# Choosing a microSDXC card for a smartphone



## ORLY (Nov 4, 2021)

Hello, please help me choose among these options:

~44.30$ - Kingston 256 GB microSDXC class 10 UHS-I U3 Canvas Go! Plus + SD Adapter SDCG3/256GB
~44.35$ - Samsung 256 GB microSDXC Class 10 UHS-I U3 EVO Plus + SD Adapter MB-MC256HA
~46.60$ - Samsung 256 GB microSDXC Class 10 UHS-I U3 V30 A2 EVO Plus + SD Adapter MB-MC256KA
~49.70$ - Transcend 256 GB microSDXC UHS-I U3 V30 A2 340S + SD Adapter TS256GUSD340S

The smartphone is a Samsung M12. And I'd like to overpay for a memory card only if it makes a difference.


----------



## cvaldes (Nov 4, 2021)

I would buy the one with the longest warranty.


----------



## Vya Domus (Nov 4, 2021)

ORLY said:


> And I'd like to overpay for a memory card only if it makes a difference.


It doesn't, apps will install on the internal storage anyway, so there will be zero performance impact.

It's possible that on some catastrophically slow cards you might have problems recording 4K video or something along those lines but I think most phones restrict video recording to internal storage anyway.


----------



## TheLostSwede (Nov 4, 2021)

A2 cards are specifically designed to improve the performance of apps being installed and running on the card, i.e. those cards have higher IOPS and this might matter if you intend to run apps from the memory card rather than the internal phone memory.
Everything else appears to be pot luck when you buy memory cards, as I have gotten some really cheap ones that have outperformed ones that are three or four times the price.
I tend to stick with Sandisk though, although Toshiba's Exceria cards are also good.
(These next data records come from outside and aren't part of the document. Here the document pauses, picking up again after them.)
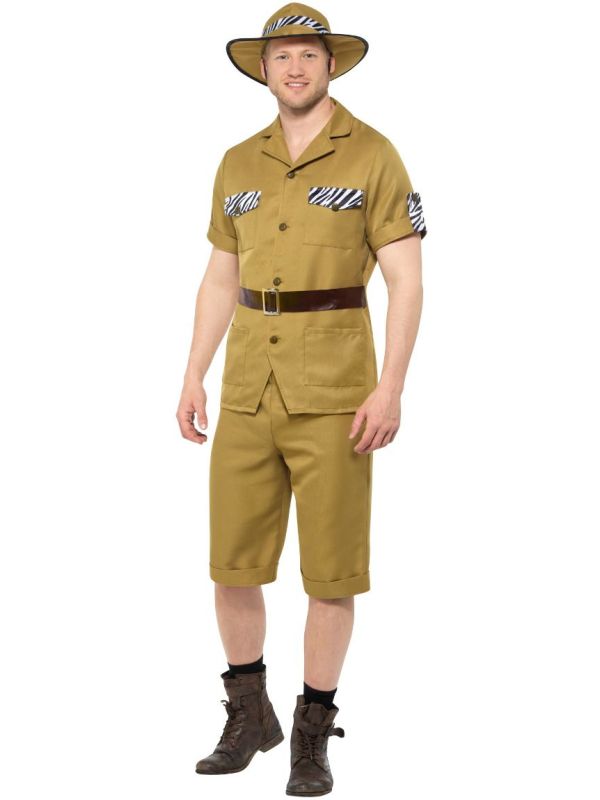 Safari heren kostuum main product photo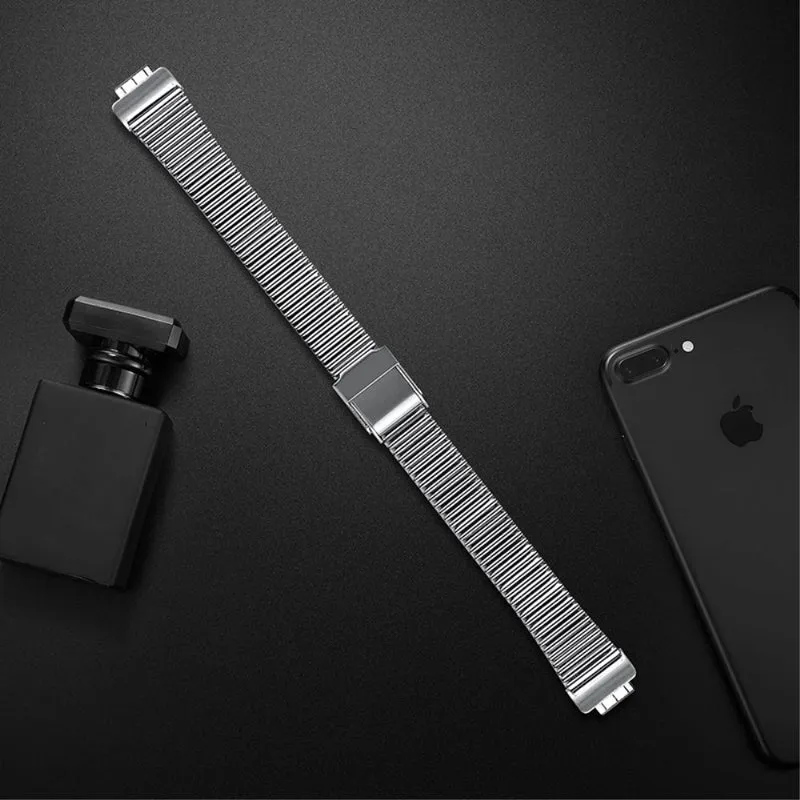 Unglaublich angenehm Fitbit Inspire 2 Metall armband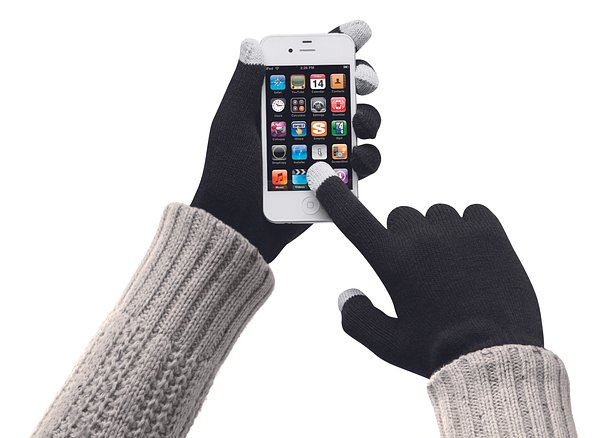 Touchscreen-Handschuhe Gris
Samsung are meant to be good to, never used them.
Try to find some reviews of the cards to see if there's any real world performance difference, as the rated speeds mean nothing, as it's up to.
The Class ratings are als useless as a Class 10 rating just means that the card will not have a slower sequential write speed than 10MB/s, whereas U3 and V30 just means it won't be slower than 30MB/s, but it says nothing about the actual read and write speeds.
Finally, it depends on how good the SD card controller in your phone is, if you'll get the full performance out of the card or not.









						SD card - Wikipedia
					






					en.wikipedia.org


----------



## Shrek (Nov 4, 2021)

I would go for endurance

Amazon.com: SanDisk 256GB High Endurance UHS-I microSDXC Memory Card with SD Adapter, 100MB/s Read, 60MB/s Write : Electronics

Amazon.com: SanDisk 256GB MAX Endurance microSDXC Card with Adapter for Home Security Cameras and Dash cams - C10, U3, V30, 4K UHD, Micro SD Card - SDSQQVR-256G-GN6IA : Everything Else


----------



## elghinnarisa (Nov 4, 2021)

I used a samsung EVO Class 10 U3 64GB in my Samsung S9 for a couple of years, never felt like I had an issue with it at all. Although it did mostly store just media, pictures, videos, music etc.
The only thing it did not allow me to do was to record it's 960fps video on to the SD card, but I believe that is a blanket decline no matter what SD card you had in it. 
How well it performed, I do not actually know. But well enough for me never to give notice to any concerns related to it's performance at least.


----------



## ORLY (Nov 5, 2021)

Ended up buying the Samsung MB-MC256KA. It feels kind of fast.
Thank you everybody.


----------